4. Hardy & Weinberg equation

With PopGen you can also simulate how large samples are generally needed to detect statistically significant deviations from expected Hardy & Weinberg proportions, when:

1. The studied population is divided into two subpopulations 2. Allele frequencies are not similar in different sexes 3. The mating is not random, but there is some inbreeding in the population To select the desired model choose Model from the Menubar. The selected model is written in the frame on the upper left corner.

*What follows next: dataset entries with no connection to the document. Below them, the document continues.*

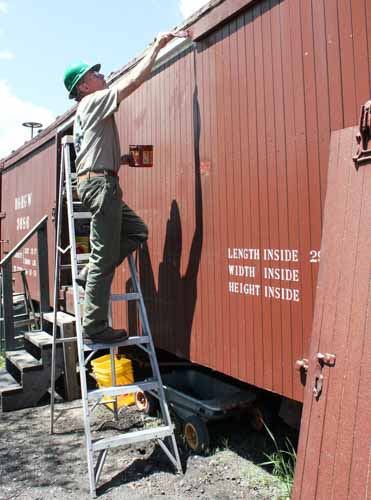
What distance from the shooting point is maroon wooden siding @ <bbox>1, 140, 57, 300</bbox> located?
669cm

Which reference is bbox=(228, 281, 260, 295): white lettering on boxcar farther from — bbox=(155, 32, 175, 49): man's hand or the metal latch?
bbox=(155, 32, 175, 49): man's hand

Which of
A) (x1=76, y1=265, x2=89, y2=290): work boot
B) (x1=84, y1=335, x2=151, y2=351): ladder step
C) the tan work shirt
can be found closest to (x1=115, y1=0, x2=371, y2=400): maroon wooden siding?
(x1=84, y1=335, x2=151, y2=351): ladder step

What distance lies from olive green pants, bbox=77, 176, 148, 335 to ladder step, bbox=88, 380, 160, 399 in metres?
0.41

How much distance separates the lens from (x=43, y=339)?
17.9 ft

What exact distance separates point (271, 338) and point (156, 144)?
206 cm

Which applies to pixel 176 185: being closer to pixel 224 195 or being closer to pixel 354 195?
pixel 224 195

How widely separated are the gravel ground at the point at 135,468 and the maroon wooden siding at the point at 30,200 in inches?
108

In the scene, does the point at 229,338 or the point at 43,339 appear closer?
the point at 229,338

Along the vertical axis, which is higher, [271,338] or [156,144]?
[156,144]

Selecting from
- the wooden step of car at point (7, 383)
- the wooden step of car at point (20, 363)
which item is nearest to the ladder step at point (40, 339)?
the wooden step of car at point (20, 363)

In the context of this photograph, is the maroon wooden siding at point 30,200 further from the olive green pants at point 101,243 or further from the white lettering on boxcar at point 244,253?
the white lettering on boxcar at point 244,253

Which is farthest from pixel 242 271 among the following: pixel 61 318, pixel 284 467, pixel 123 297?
pixel 61 318

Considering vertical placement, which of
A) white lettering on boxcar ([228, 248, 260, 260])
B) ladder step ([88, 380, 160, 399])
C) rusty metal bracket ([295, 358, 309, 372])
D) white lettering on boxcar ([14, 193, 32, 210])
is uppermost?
white lettering on boxcar ([14, 193, 32, 210])

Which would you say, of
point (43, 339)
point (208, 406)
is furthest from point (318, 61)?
point (43, 339)
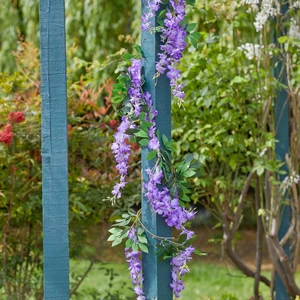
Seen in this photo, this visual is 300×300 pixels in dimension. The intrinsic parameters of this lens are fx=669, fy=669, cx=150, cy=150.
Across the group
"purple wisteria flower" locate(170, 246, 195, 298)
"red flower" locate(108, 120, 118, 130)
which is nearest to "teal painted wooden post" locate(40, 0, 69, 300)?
"purple wisteria flower" locate(170, 246, 195, 298)

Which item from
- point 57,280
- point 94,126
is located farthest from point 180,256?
point 94,126

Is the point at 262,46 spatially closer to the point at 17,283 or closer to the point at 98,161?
the point at 98,161

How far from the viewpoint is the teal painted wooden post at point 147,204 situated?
268 centimetres

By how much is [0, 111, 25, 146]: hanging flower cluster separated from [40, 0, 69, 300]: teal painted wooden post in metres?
0.85

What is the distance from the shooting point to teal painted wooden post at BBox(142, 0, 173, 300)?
2.68m

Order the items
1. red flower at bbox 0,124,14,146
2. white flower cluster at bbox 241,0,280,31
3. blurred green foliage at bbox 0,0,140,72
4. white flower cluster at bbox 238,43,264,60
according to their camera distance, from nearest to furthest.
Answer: red flower at bbox 0,124,14,146
white flower cluster at bbox 241,0,280,31
white flower cluster at bbox 238,43,264,60
blurred green foliage at bbox 0,0,140,72

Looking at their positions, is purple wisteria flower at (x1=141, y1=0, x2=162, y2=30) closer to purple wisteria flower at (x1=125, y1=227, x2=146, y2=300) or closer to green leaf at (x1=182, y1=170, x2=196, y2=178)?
green leaf at (x1=182, y1=170, x2=196, y2=178)

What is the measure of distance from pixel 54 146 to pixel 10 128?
3.10 feet

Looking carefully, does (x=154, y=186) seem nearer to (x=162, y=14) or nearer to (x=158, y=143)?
(x=158, y=143)

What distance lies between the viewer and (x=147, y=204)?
107 inches

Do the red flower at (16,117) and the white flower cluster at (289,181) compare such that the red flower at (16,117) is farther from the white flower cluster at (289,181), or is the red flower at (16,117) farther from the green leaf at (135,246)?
the white flower cluster at (289,181)

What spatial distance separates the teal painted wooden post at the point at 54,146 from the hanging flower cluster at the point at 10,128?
850 mm

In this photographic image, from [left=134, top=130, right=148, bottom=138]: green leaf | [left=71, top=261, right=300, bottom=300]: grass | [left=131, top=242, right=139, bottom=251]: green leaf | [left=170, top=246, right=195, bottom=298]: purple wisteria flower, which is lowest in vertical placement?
[left=71, top=261, right=300, bottom=300]: grass

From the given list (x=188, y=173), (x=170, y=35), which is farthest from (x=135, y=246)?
(x=170, y=35)
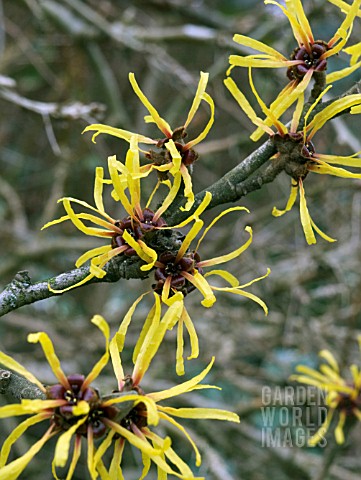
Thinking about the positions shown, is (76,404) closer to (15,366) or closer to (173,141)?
(15,366)

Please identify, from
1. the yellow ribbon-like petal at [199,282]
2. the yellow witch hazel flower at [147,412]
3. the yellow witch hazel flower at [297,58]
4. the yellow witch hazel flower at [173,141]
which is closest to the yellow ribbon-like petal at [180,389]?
the yellow witch hazel flower at [147,412]

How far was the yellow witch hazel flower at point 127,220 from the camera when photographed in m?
→ 0.84

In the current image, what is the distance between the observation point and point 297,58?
38.2 inches

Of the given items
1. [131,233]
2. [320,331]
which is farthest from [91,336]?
[131,233]

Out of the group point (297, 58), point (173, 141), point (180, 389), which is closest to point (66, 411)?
point (180, 389)

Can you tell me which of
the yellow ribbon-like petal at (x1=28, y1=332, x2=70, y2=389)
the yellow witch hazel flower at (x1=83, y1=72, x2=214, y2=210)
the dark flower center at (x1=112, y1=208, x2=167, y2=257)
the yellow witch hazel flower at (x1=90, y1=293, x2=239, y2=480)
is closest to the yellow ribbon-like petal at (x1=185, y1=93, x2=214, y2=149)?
the yellow witch hazel flower at (x1=83, y1=72, x2=214, y2=210)

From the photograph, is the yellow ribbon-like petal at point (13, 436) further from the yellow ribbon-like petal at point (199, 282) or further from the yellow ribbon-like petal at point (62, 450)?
the yellow ribbon-like petal at point (199, 282)

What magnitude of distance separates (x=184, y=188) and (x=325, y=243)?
186 centimetres

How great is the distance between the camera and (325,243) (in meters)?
2.68

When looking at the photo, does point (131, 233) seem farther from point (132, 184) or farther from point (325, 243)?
point (325, 243)

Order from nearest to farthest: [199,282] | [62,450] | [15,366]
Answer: [62,450] → [15,366] → [199,282]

Subdivided populations (Wahlund effect) Figure 6. The Hardy-Weinberg window while running the Wahlund effect model

This model simulates the situation when the population you have sampled consist in reality of two populations with different allele frequencies.

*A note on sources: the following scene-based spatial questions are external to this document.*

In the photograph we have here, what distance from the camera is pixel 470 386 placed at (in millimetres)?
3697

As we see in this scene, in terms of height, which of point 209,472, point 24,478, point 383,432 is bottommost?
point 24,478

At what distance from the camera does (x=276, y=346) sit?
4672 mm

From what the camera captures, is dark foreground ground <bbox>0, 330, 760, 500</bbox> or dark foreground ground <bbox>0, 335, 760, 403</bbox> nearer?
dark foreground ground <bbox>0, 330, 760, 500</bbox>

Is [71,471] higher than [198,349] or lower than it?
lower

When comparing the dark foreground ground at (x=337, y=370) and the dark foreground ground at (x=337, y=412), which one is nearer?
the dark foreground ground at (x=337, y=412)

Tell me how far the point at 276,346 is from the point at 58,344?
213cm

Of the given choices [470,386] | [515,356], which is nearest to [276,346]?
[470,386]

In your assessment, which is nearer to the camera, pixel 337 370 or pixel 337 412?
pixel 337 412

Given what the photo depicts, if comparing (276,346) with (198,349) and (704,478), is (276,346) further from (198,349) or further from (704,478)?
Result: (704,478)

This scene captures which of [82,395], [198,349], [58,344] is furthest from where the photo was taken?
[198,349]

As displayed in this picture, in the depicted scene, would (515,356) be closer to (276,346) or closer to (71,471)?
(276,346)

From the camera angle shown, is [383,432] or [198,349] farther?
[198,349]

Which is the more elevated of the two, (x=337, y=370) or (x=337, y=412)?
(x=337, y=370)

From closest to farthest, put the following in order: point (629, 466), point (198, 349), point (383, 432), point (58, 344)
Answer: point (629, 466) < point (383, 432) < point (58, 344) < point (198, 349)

Write sample size and allele frequencies in different populations in text boxes (or use horizontal scrollbars to change the optional values), and click the Start sampling button. The expected genotype frequencies in different populations are drawn in the picture box in right upper corner (titled Genotype frequencies). The program writes the number of different genotypes drawn randomly from the different population in the text boxes in the frame titled Number of individuals sampled. They are also drawn in the Genotype frequency picture box as circles. The program writes the sampled and also the a priori (expected if allele frequency of A1 is the mean of the two populations) and expected genotype frequencies in the frame on the bottom left. A priori, expected and sampled allele frequencies are also given. Note that the two latter are always the same.

The program also calculates the test value (G2) and probability of a log- likelihood test given the null hypothesis that there are no differences between the sampled and expected genotype frequencies.

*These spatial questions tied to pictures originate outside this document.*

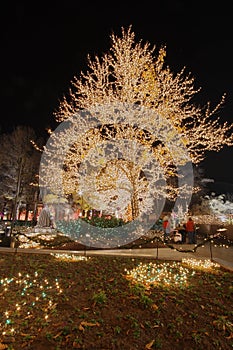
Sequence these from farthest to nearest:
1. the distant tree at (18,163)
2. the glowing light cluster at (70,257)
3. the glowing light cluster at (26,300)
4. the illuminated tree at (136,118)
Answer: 1. the distant tree at (18,163)
2. the illuminated tree at (136,118)
3. the glowing light cluster at (70,257)
4. the glowing light cluster at (26,300)

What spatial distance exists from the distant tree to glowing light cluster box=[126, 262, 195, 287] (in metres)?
24.0

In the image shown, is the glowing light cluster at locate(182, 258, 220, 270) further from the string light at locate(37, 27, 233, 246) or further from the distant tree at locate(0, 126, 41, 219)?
the distant tree at locate(0, 126, 41, 219)

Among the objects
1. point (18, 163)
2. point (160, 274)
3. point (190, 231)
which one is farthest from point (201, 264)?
point (18, 163)

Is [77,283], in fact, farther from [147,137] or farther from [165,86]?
[165,86]

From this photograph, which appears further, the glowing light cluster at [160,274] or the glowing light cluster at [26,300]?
the glowing light cluster at [160,274]

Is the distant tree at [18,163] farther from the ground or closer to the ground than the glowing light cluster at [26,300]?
farther from the ground

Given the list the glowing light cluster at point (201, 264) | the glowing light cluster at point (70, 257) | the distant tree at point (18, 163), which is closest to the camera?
the glowing light cluster at point (201, 264)

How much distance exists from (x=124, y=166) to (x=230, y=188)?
41263 mm

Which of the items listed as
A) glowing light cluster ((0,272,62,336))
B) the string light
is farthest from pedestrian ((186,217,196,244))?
glowing light cluster ((0,272,62,336))

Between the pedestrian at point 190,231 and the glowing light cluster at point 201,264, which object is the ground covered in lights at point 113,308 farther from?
the pedestrian at point 190,231

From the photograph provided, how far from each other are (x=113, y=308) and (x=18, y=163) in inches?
1058

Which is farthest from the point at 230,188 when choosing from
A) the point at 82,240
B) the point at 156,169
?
the point at 82,240

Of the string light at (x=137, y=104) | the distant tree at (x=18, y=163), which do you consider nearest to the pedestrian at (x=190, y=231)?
the string light at (x=137, y=104)

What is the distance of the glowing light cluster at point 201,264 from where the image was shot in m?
6.96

Hardy-Weinberg with selfing

With this model you can simulate the situation in which pairing of gametes is not random, because of some inbreeding in the population. You can change the selfing rate (between 0-1), allele frequency of A1 (p) and sample size.

The program draws the expected genotype frequencies in different sexes in the picture box in right upper corner (titled Genotype frequencies). The program writes the number of different genotypes, drawn from the population with the given selfing rate, in the text boxes in the frame titled Number of individuals sampled. They are also drawn in the Genotype frequency picture box as circles. The program writes the sampled and also the a priori (expected if allele frequency of A1 is the given) and expected genotype frequencies in the frame on the bottom left. A priori, expected and sampled allele frequencies are also given. Note that the two latter are always the same. Finally, the program also calculates the test value (G2) and probability of a log-likelihood test given the null hypothesis that there are no differences between the sampled and expected genotype frequencies. Figure 7. The Hardy-Weinberg window while running Hardy-Weinberg with selfing model

Sex differences in allele frequencies

With this model you can simulate the situation in which allele frequencies in different genotypes are different. You can change the allele frequencies of A1 (p) in females and males and sample size.

The program draws the expected genotype frequencies in different sexes in the picture box in right upper corner (titled Genotype frequencies). The program writes the number of different genotypes drawn from the population in the text boxes in the frame titled Number of individuals sampled. They are also drawn in the Genotype frequency picture box as circles. The program writes the sampled and also the a priori (expected if allele frequency of A1 is the given) and expected genotype frequencies in the frame on the bottom left. A priori, expected and sampled allele frequencies are also given. Note that the two latter are always the same. Finally, the program calculates the test value (G2) and probability of a log-likelihood test given the null hypothesis that there are no differences between the sampled and expected genotype frequencies.

Figure 8. The Hardy-Weinberg window while running Sex differences in allele

frequencies model

Acknowledgement: We thank David Clancy for his comments on this program.